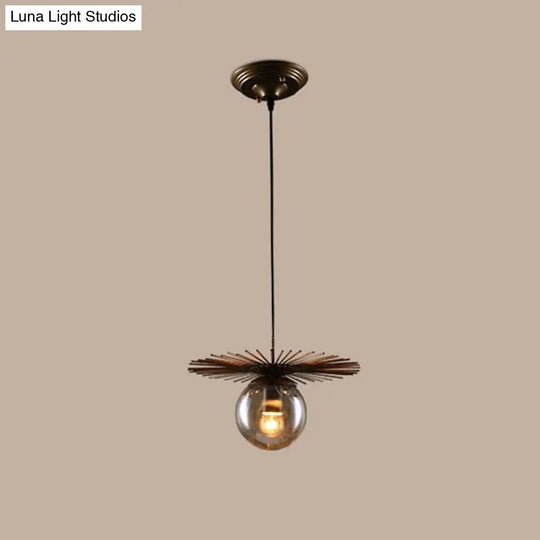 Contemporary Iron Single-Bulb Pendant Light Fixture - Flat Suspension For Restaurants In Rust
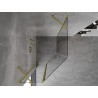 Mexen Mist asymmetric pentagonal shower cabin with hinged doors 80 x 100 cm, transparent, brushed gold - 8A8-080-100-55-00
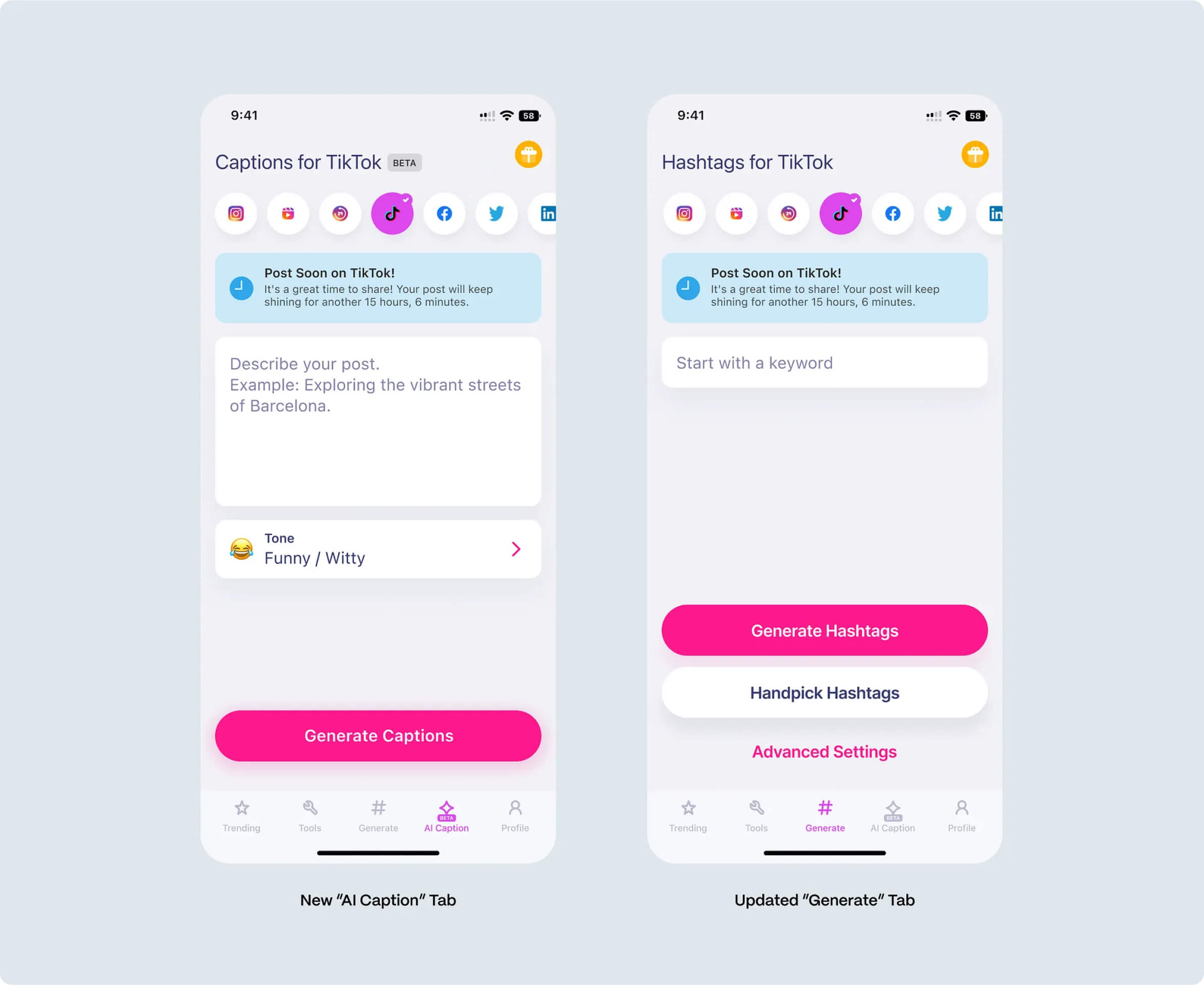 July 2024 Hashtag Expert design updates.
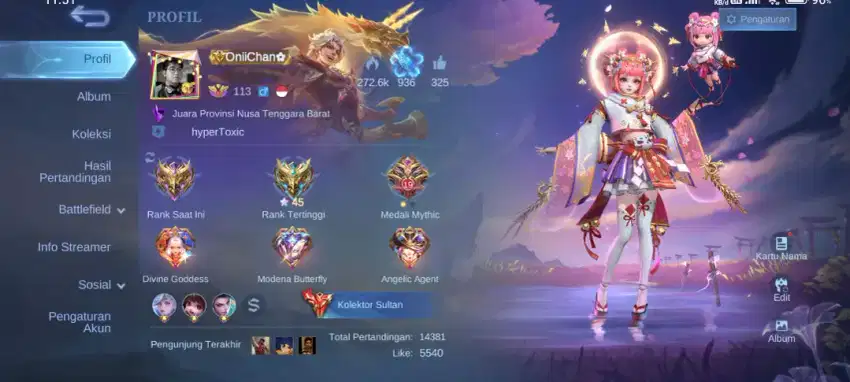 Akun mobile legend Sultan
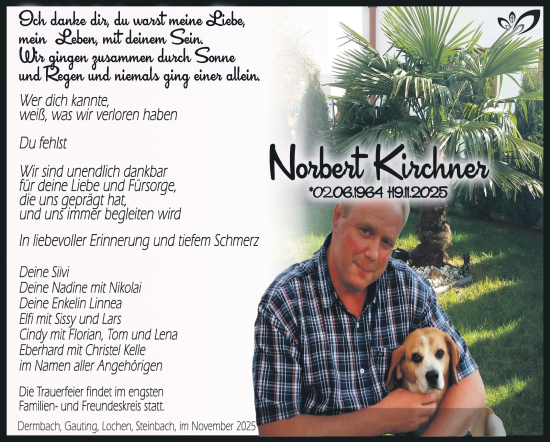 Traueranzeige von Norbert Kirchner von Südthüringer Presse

* _REQUEST_
Rewrite the text of all five records with "shower cabin" changed to "shower enclosure", keeping everything else the same. Leave the pictures out of your answer.

* _TASK RESULT_
 Contemporary Iron Single-Bulb Pendant Light Fixture - Flat Suspension For Restaurants In Rust
 Mexen Mist asymmetric pentagonal shower enclosure with hinged doors 80 x 100 cm, transparent, brushed gold - 8A8-080-100-55-00
 July 2024 Hashtag Expert design updates.
 Akun mobile legend Sultan
 Traueranzeige von Norbert Kirchner von Südthüringer Presse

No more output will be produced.